Source text
----

Reporters Without Borders ranks Mauritania 55th in the 2017 world rankings.(31) The group notes that there has been a “significant fall in violence and intimidation against journalists” despite the “clear and intimidating message to the media” sent by the death sentence dispensed to blogger Mohamed Cheikh Ould Mohamed M’Kheitir. Also noted is journalists’ practice of self-censorship for “fear of reprisal… when covering subjects such as corruption, the military, Islam, or slavery, which still exists in Mauritania.”
The appetite to enhance the protections offered to the media may be somewhat limited, particularly in regard to material about religion. Reports claim that thousands of religious conservative demonstrated during the trial of Mohamed Cheikh Ould Mohamed M’Kheitir, celebrating when the death sentence was handed down.(32)
How Mauritania’s Whistleblower Protection Laws Compare to International Standards
The following standards for whistleblower laws are derived from guidelines developed by the OECD, Council of Europe, Blueprint for Free Speech, Government Accountability Project, and Transparency International.

----

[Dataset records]

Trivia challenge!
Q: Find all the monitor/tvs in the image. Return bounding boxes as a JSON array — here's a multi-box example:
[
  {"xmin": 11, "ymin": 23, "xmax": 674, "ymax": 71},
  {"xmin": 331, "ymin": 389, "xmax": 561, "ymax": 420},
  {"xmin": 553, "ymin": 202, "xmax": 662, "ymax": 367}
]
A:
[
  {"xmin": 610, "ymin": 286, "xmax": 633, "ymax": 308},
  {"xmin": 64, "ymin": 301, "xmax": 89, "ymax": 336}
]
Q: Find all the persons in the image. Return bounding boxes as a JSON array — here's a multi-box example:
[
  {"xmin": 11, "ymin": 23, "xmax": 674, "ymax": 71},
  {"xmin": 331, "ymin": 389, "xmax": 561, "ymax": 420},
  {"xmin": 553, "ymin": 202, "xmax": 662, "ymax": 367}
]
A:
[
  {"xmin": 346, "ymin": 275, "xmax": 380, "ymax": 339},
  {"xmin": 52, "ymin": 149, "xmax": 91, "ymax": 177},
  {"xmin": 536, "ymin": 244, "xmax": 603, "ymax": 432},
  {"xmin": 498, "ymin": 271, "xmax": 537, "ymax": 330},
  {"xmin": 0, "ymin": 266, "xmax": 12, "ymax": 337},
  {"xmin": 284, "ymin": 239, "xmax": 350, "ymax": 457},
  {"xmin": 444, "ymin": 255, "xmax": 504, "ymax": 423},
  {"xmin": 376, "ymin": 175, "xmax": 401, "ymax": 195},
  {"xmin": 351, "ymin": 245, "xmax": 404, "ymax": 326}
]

----

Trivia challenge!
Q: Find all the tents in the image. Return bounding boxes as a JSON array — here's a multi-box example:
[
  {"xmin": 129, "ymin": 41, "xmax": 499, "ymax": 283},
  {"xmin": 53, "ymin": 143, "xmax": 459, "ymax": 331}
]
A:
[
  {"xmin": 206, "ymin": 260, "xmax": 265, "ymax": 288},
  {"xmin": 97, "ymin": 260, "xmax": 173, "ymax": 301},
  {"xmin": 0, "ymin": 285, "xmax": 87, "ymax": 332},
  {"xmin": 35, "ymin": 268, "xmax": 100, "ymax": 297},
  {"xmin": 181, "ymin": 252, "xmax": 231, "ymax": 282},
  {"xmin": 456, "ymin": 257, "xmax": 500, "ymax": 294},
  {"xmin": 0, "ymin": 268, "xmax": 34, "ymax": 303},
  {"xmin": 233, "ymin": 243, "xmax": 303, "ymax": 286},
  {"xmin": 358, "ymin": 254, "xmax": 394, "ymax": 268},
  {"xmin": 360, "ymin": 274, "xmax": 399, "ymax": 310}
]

----

Objective
Can you print the passage on press freedom in Mauritania verbatim, from "Reporters Without Borders" to "was handed down.(32)"?

Task answer
Reporters Without Borders ranks Mauritania 55th in the 2017 world rankings.(31) The group notes that there has been a “significant fall in violence and intimidation against journalists” despite the “clear and intimidating message to the media” sent by the death sentence dispensed to blogger Mohamed Cheikh Ould Mohamed M’Kheitir. Also noted is journalists’ practice of self-censorship for “fear of reprisal… when covering subjects such as corruption, the military, Islam, or slavery, which still exists in Mauritania.”
The appetite to enhance the protections offered to the media may be somewhat limited, particularly in regard to material about religion. Reports claim that thousands of religious conservative demonstrated during the trial of Mohamed Cheikh Ould Mohamed M’Kheitir, celebrating when the death sentence was handed down.(32)